Trecho selecionado
=====
Num mesmo dia, 4 de maio último, os principais jornais brasileiros estamparam duas notícias distintas, aparentemente sem nenhuma relação uma com a outra, que revelam claramente o que significaram para o Brasil os oito anos de lulopetismo. A primeira: a pobreza no País caiu 50,64% entre dezembro de 2002 e dezembro de 2010, período dos dois mandatos de Luiz Inácio Lula da Silva. A segunda: os quatro filhos e três netos de Lula recusavam-se até então a devolver os passaportes diplomáticos que lhes foram concedidos irregularmente nos últimos dias do governo do chefe do clã, levando o Ministério Público Federal a cogitar de recorrer à Justiça para corrigir a anomalia.
Quem se sentir chocado com a colocação dessas duas notícias num mesmo nível de importância para efeito de avaliação do governo Lula deve atentar para o seguinte: o sentido de justiça que impele os bons governantes a lutar pela diminuição das desigualdades é inspirado pelos mesmos valores humanos universais que estabelecem que não pode haver justiça enquanto houver regalias e privilégios aos quais, por definição, só poucos podem ter a oportunidade de acesso. Por mais bem-sucedido que tenha sido no combate à pobreza - e em grande medida realmente o foi -, Lula deixou a obra pela metade ao não ter tido capacidade, ou preparo, para entender que ele próprio é e continuará sendo beneficiário dos mesmos direitos e submisso aos mesmos deveres, nem mais nem menos, do mais humilde dos cidadãos que seu trabalho como presidente resgatou da pobreza. É a igualdade perante a lei, fundamento da organização de qualquer sociedade minimamente civilizada.
=====
(Registros de dados armazenados)
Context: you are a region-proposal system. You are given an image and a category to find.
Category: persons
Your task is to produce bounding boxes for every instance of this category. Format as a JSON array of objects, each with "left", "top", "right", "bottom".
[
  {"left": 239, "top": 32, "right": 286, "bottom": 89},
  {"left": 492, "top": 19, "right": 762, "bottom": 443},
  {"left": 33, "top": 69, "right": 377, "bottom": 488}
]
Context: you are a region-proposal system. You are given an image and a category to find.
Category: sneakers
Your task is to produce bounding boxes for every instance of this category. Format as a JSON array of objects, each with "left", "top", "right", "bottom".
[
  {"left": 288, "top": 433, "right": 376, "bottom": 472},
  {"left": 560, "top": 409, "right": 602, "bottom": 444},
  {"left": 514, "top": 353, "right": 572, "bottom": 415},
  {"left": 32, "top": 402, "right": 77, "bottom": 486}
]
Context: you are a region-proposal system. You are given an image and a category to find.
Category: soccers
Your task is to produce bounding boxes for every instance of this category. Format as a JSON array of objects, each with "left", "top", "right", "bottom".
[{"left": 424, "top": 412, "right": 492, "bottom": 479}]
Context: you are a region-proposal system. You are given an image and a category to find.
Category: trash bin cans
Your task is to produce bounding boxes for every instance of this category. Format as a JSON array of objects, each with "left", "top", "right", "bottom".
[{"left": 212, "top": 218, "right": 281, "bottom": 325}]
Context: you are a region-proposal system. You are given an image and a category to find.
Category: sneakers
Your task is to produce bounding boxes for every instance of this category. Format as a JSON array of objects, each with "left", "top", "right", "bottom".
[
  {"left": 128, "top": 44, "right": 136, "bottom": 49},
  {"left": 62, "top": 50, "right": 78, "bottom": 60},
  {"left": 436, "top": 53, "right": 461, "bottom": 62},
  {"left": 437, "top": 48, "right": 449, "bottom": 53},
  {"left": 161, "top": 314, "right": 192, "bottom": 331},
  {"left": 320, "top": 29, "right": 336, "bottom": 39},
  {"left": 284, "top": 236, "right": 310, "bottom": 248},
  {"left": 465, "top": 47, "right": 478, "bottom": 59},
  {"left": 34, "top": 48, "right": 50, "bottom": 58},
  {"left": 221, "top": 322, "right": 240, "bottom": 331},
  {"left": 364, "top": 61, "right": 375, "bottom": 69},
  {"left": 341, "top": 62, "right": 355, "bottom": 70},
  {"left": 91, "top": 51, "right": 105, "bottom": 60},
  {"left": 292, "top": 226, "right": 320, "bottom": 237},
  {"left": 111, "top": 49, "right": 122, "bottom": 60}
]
=====
Tarefa obrigatória 1
Segundo o texto sobre o governo Lula, quanto caiu a pobreza no País entre dezembro de 2002 e dezembro de 2010?
Tarefa obrigatória 2
Transcreva do texto sobre o governo Lula o trecho que vai de "Num mesmo dia, 4" até "corrigir a anomalia.".
Tarefa obrigatória 3
Dê continuidade ao texto sobre o governo Lula a partir do ponto em que ele termina.
A listagem é um material independente do texto sobre o governo Lula.

Resposta final 1
A pobreza caiu 50,64%.

Resposta final 2
Num mesmo dia, 4 de maio último, os principais jornais brasileiros estamparam duas notícias distintas, aparentemente sem nenhuma relação uma com a outra, que revelam claramente o que significaram para o Brasil os oito anos de lulopetismo. A primeira: a pobreza no País caiu 50,64% entre dezembro de 2002 e dezembro de 2010, período dos dois mandatos de Luiz Inácio Lula da Silva. A segunda: os quatro filhos e três netos de Lula recusavam-se até então a devolver os passaportes diplomáticos que lhes foram concedidos irregularmente nos últimos dias do governo do chefe do clã, levando o Ministério Público Federal a cogitar de recorrer à Justiça para corrigir a anomalia.

Resposta final 3
Mas não é apenas a atitude antiética de agir como se fosse "mais igual" do que o cidadão comum que compromete o desempenho de Lula como chefe de governo e o coloca muito distante da condição de estadista. Muito piores, do ponto de vista do bem comum, são as consequências da generalização desse comportamento, por contaminação, pelos quadros da administração estatal, estimulados, pelo exemplo que vem de cima, a cultivar privilégios e regalias. Se o chefe pode, por que não eu? É assim que os desmandos e a corrupção prosperam, na razão inversa em que, inevitavelmente, decai a eficiência da máquina governamental.
Lula e o PT sabem perfeitamente disso, pois durante mais de 20 anos combateram ferozmente os privilégios das "elites", acusaram todos os governos, mesmo depois da redemocratização do País em 1985, de se colocarem a serviço de interesses de potências ou do capital internacional e das castas e dos estamentos sociais que o dominavam, em prejuízo da grande maioria da população. Pois bastou chegar lá para o lulopetismo pôr em prática tudo o que sempre combateu. Desde aliar-se às mais retrógradas oligarquias regionais e envolver-se - segundo denúncia da Procuradoria-Geral da República ao Supremo Tribunal Federal - em esquemas de compra de votos de deputados federais em troca de apoio político até promover um aparelhamento do Estado como nunca antes visto neste país e emascular completamente as grandes organizações sindicais, com a criação de um neopeleguismo alimentado a fundos de pensão.
É claro que esse novo tipo de apropriação privada do poder público teve reflexos negativos, que, com toda a certeza, prejudicaram o desempenho do próprio governo Lula. Não estivessem os coronéis que dominam o Congresso Nacional, os partidos que manipulam a máquina do Estado e os neopelegos deslumbrados com seu novo status social - não estivessem todos tão completamente envolvidos na defesa de seus próprios interesses, como a ampliação de suas regalias e de seus privilégios -, certamente os dois mandatos de Lula teriam um saldo de realizações concretas muito mais amplo a apresentar.
Não é à toa que os mais expressivos resultados desses oito anos se concentram nos programas que representam bandeiras históricas e prioritárias do PT - e, não por acaso, se traduzem em votos -, como a incorporação ao mercado de consumo de milhões de brasileiros antes marginalizados. Contudo metas com menores visibilidade e implicação eleitoral imediata, como todas aquelas que dizem respeito à infraestrutura indispensável ao desenvolvimento - estradas, aeroportos, saneamento básico, geração de energia, etc. -, sem falar no descontrole fiscal decorrente da gastança de recursos públicos, o que hoje começa a ameaçar o controle da inflação, quase todas essas ações, cujo implemento depende não apenas de investimentos adequados, mas também de gestão eficiente, ficaram a dever no governo Lula e hoje constituem uma verdadeira herança maldita para Dilma Rousseff.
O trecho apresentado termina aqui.